Three things by me have come out recently. The first is my Current Anthropology piece, After the Denominozoic: Evolution, Differentiation, Denominationalism; I’m particularly proud of the argument there. The second is an article in Ethnos called Diagramming the Will: Ethics and Prayer, Text, and Politicswhich is about subjectification, ontology (or rather, the effect of ontologies), and how the interaction between those two things can lead to new forms of micro-politics, and perhaps larger shifts in the political imagination.  Though material on Ethnos is occasionally open-access, this is not, but then there is always Academcia.edu. Finally, I have an expanded book review where I discuss two monographs that touch on Deleuze and Theology; in the end I take one of the authors, Daniel Colucciello Barber, and use part of his book’s argument to engage with a bit of the ontological turn, but more importantly to my mind Joel Robbin’s concept of an anthropology of the good. I think that I may have found a way to work through some of the objections that are commonly made to this project, though I guess this is for those who hold those objections to decide.

Anthropology and Theology, Difference and the Monological

The other thing that I’ve done relatively recently which I’m particularly proud of is my review of Barber’s On Diaspora, written for AnthroCyBib, the website that I co-curate with James Bielo, Naomi Haynes, and Tom Boylston.

(A tangent: That website is also the origin of my ‘signature’ on this blog – on AnthroCyBib, all postings are also signed as  by “AnthroCyBib,” though, regardless of whether it was put up by Jams, Naomi, Tom, or myself. Long, uninteresting story behind that).
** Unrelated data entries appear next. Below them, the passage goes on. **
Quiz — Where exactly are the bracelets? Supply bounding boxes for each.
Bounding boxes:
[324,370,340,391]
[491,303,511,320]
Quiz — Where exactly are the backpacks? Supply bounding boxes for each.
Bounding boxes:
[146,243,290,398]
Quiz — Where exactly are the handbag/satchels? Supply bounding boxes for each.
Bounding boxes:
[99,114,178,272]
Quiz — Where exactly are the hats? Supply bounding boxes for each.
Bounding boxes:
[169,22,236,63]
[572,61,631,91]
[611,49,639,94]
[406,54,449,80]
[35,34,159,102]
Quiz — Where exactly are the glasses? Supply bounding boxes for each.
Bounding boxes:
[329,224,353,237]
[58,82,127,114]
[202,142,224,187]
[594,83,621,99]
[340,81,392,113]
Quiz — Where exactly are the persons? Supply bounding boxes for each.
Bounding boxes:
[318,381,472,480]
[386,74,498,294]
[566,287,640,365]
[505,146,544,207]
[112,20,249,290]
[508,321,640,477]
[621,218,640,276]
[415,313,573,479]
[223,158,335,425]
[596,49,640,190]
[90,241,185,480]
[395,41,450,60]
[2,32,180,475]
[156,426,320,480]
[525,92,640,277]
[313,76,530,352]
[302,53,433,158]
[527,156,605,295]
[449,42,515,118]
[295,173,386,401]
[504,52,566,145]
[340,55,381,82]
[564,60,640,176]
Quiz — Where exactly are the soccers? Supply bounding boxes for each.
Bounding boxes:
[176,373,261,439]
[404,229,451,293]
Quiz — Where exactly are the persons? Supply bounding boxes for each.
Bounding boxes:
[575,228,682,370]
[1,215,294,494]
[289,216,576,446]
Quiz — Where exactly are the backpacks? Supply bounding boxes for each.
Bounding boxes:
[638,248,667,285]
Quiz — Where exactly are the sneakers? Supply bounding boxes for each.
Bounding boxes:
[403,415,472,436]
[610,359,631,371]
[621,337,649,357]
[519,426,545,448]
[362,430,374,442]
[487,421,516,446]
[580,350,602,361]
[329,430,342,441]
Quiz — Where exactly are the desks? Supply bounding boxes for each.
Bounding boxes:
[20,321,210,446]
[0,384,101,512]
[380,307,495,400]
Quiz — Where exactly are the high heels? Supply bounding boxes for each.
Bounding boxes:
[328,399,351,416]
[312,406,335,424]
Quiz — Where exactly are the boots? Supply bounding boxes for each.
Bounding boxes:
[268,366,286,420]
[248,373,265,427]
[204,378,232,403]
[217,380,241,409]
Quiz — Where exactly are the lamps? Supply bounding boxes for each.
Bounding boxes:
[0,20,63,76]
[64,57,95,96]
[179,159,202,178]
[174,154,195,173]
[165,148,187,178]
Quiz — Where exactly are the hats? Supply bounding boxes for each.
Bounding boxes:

I like this piece not simply because the author of the book seemed to see at least some value in it, but also because, while Barber’s book is not theology (or at least not easily classified as theology), it throws light on important aspect of the relationship between theology and anthropology. Barber’s book points to a virtuality in Christianity that runs towards multiplicity and  immanence. Needless to say, this is not a universal theological vision. This is an important point because there seems to be a big push as of late to take up Joel Robbins challenge regarding the relationships between theology and anthropology. There are several pieces in the pipeline suggesting that anthropology would do well to take up theology as offering useful insights.

The problem with this is that theology tends to be monological, and while it would be going too far to say that anthropology is solely about human difference, that certainly is one of the poles that gives shape to the field. If we take up theology as having insights for different aspects of human behavior, then that pole collapses we end up trying to explain a variable with a universal, which is analytically misguided. (More about this if/when those pieces come out – beating up unpublished works seems at once bad cricket and too much inside baseball).

Now, this isn’t a problem with all theology – in my (limited) free time I’ve been working through Amos Yong’s In the Days of Caesar. What strikes me about the book so far is not just his use of anthropological material on Pentecostalism to craft theology – which is interesting enough – but also the fact that it is a theology that prizes variation and difference, not just in human formations but in divine action as well. While I am no proponent of privileging theological framings over social science ones, it strikes me that this is the kind of theological thought that could really be engaged with in a productive manner; and this is a thought I could probably not have formulated clearly without the Barber book.